The Internet has changed how organizations operate and people live. One of the most important changes that online connectivity has introduced is the advent of Open Data (OD), a new technological trend that is transforming access to information. Every day, countless people are able to find new information that is open, accessible and re-useable in ways that pre-digital systems simply could not facilitate.
The Open Data Institute defines OD as information that can be used by anyone for any purpose and at no cost. OD is information that is available electronically and in a machine-readable format such as Extensible Markup Language (XML), Comma-Separated Values (CSV) and dataset. In most cases, OD is made available through the Internet and is free to be used and re-used without any copyright restriction. This is made possible through the use of license agreements that allow individuals to openly use and re-use data. For effective re-use and whenever possible, OD should be time stamped, available and accessible in an open format using a non-proprietary or open source software, accompanied by useful metadata and geospatial information, which provides innovative and interactive opportunities to aggregate data with maps.
As part of the efforts for driving innovation and economic opportunities, the Government of Canada (GC) launched their online Open Data Portal in March 2011 to centralize freely available data. In April 2012 the GC joined the International Open Government Partnership (OGP) and endorsed the core principles of the multilateral initiative for Open Government Data (OGD). Today the TBS is responsible for the governance, including guidelines and policies, applicable to data, and since its launch the portal has increased its federal department participation and available datasets. The GC is expanding its Open Government initiatives along three main streams: Open Information for the release of information on government activities, Open Data for making information available in a machine-readable format, and Open Dialogue which gives citizens the opportunity to dialogue with its government about policies and priorities. In addition, TB is working on the release of a new and common Open Government Licence for OD and developing a new Directive on Open Government.
Today’s modern technology is providing users’ newfound flexibility to access more information than ever before. Through efforts such as those undertaken by the GC, it is evident that the proliferation of content available on the Internet is empowering citizens and is changing governments. Open Government is part of an effort to use these technologies to make government more open and accessible.

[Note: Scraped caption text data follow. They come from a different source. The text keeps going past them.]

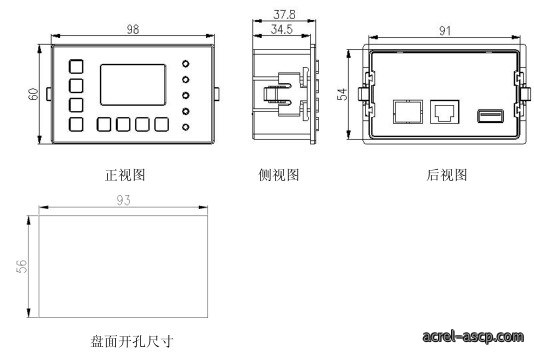 ARD3M 智能马达保护器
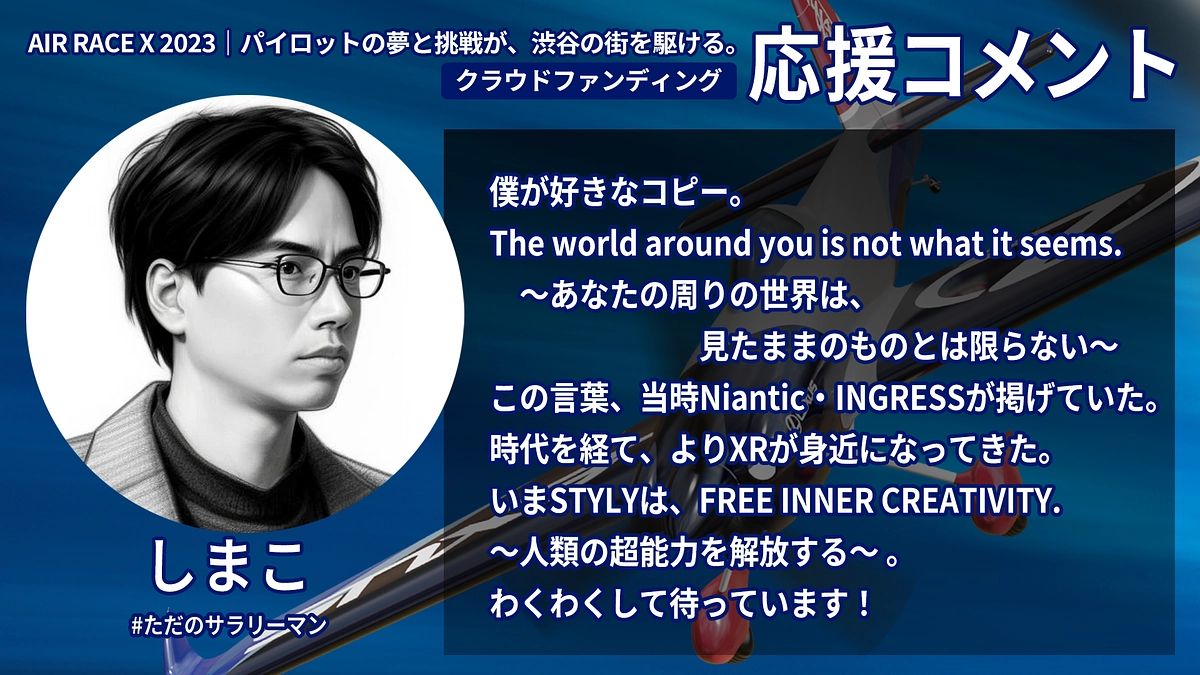 【応援コメント No.19】しまこさん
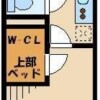 1Kマンション - 名古屋市北区賃貸 間取り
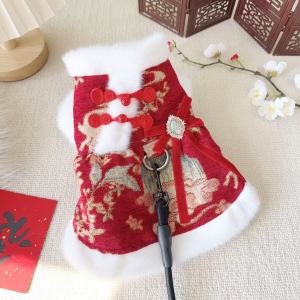 Chinese New Year Celebration Dog Dress Teddy Bichon Small Dog Pet Clothes Princess Style Tang Suit Two Legs Clothes for Dogs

Challenges surrounding the dissemination and release of OD can sometimes prevent or limit its benefits. Publishing OD may involve a number of labour- and time-intensive tasks, such as changing data formats, making sure that information is up-to-date, aligning datasets with existing licenses and meeting criteria for releasing information that could be sensitive. Despite these possible obstacles, the process of publishing data is critical for governments because it is the first step to engaging users and demonstrating transparency. In addition, it can foster internal changes to organizations, such as the implementation of new standards and technologies, and/or changes to organizational and cultural behaviors. It also begins the interactive process needed to validate and achieve a level of quality data.
The success of OD is dependent on the quality of the information. In order to assure that OD is of high quality, related information must be made available. Metadata about the datasets can provide users with information about the data and allow for ease of use by improving public understanding and incorporating other information, such as geographical information.
This paper will focus on examining the benefits and challenges of publishing OD for government organizations. It will attempt to identify advantages of OD published from the GC Open Data Portal. It is presumed that open and accessible data offers multiple benefits, including improved openness and accountability, as well as an increase in innovation and economic growth. This paper aims to help public organizations make sound and informed decisions for extending their OD initiatives by determining the social, economic and environmental benefits of shared data from public organizations, thereby creating a more cost-effective, transparent, efficient and responsive government.